Blueberry industry considers assessment hike
The blueberry industry is debating increasing U.S. Highbush Blueberry Council assessments. Learn how higher fees could fortify marketing.
Fresh and processed fruit growers pay $18 per ton ($0.009 per pound). The council’s steering committee is proposing an assessment of 2.5 cents per-pound increase on fresh ($50/ton) and 1.5 cents per-pound ($30/ton) on processed fruit. The assessment hike is designed to generate $30 million for the council’s marketing budget by 2028, according to the USHBC.
The blueberry industry is deciding if it’s willing to unite, invest and respond, and determine an assessment level that growers can afford and support while ensuring it receives enough resources to make a meaningful impact, said USHBC chair Bryan Sakuma of Burlington, Washington’s Sakuma Brothers Farms and Processing.

“This is a grower-led organization, and this will be a grower-led decision,” Sakuma said. “The industry is highly engaged in critical conversations about our collective future, and that’s exactly what we need. Most growers recognize the urgency of the situation. Supply is outpacing demand today, and within five years, industry data shows the volume of blueberries in the marketplace is projected to double. Building demand, through supercharged marketing, is the one thing we can do together to address the challenge and make the biggest impact, but it will take more to do more.”
The increased assessment will allow USHBC to support previously unaffordable premium advertising to encourage blueberry fans to increase their blueberry purchases in new, culturally relevant ways, Sakuma said.
USHBC plans to expand marketing activities including retail promotions, digital marketing and e-commerce, foodservice, ingredient marketing and public relations, Sakuma said.

Mike Townsend, president of Townsend Farms, a Fairview, Oregon, grower, shipper and processor of blueberries and other berries, opposes assessment increases, because he said interests in other countries, including Chile, Peru, Argentina, Colombia and Mexico, control the council because they pay 60% of council dues.
“They only look at the U.S. market as a small piece of the puzzle in terms of distribution to our U.S. citizens who want to eat blueberries,” Townsend said. “The industry cannot serve two masters. The industry has grown to the point where it’s not useful for U.S. growers anymore at all. They’re moving the fruit that they make very little money on. It’s negating our growers. It’s stopping our growers from profitability, and they’re making all the money they want on the first flush of their fruit that goes fresh. Selling the fruit in the U.S. is putting a lid, a cap on our future in the U.S. as frozen growers.”

In a February grower meeting in Oregon, Townsend called USHBC “the United Nations blueberry council.”
“As we analyze our positions in the industry, it’s always one guy’s got to win, the other guy’s got to lose,” he said. “I would ask that we all sit at a table, both the big multinational sales groups along with these other countries.

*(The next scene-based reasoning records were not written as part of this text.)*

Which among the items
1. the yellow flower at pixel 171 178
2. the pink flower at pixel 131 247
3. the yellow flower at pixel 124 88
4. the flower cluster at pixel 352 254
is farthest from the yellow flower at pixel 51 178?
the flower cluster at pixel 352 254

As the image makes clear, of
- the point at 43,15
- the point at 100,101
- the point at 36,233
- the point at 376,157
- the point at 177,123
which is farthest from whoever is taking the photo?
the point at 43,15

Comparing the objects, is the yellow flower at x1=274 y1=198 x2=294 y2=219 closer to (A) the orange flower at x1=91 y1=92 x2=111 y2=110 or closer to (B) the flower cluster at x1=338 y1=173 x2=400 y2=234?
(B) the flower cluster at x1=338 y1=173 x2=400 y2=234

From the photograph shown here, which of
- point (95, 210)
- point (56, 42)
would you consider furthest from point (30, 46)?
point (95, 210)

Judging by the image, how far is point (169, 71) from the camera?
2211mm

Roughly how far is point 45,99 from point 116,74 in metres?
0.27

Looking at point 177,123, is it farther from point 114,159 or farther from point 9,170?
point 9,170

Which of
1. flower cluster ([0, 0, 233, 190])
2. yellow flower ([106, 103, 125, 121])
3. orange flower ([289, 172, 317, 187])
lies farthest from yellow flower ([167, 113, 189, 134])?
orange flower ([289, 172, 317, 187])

They need to work with us to come up with something that’s workable for U.S. growers.”
Domestic growers aren’t expected to pay the higher assessments until 2027, with 2028 being the first full budget year the council could use the increased funds to build increased demand, according to the USHBC.

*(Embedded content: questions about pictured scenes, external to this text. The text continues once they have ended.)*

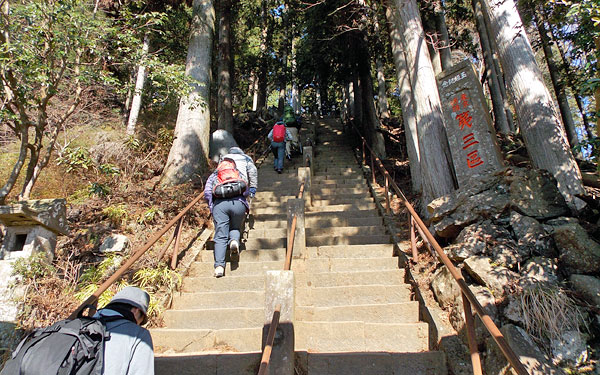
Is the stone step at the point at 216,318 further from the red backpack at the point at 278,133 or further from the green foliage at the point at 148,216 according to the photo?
the red backpack at the point at 278,133

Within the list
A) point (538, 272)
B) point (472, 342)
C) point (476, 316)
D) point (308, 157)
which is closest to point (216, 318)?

Sakuma points to the avocado and watermelon industries’ gains following grower assessment boosts.
The 2003 increase in avocado industry assessments afforded improved marketing that helped expand the total U.S. avocado market from $1.3 billion in 2003 to more than $7 billion in 2021, while maintaining real producer prices, Sakuma said. In 2024, the National Watermelon Promotion Board increased its assessments on domestic and import producers and handlers to support expanded consumer, retailer and foodservice marketing.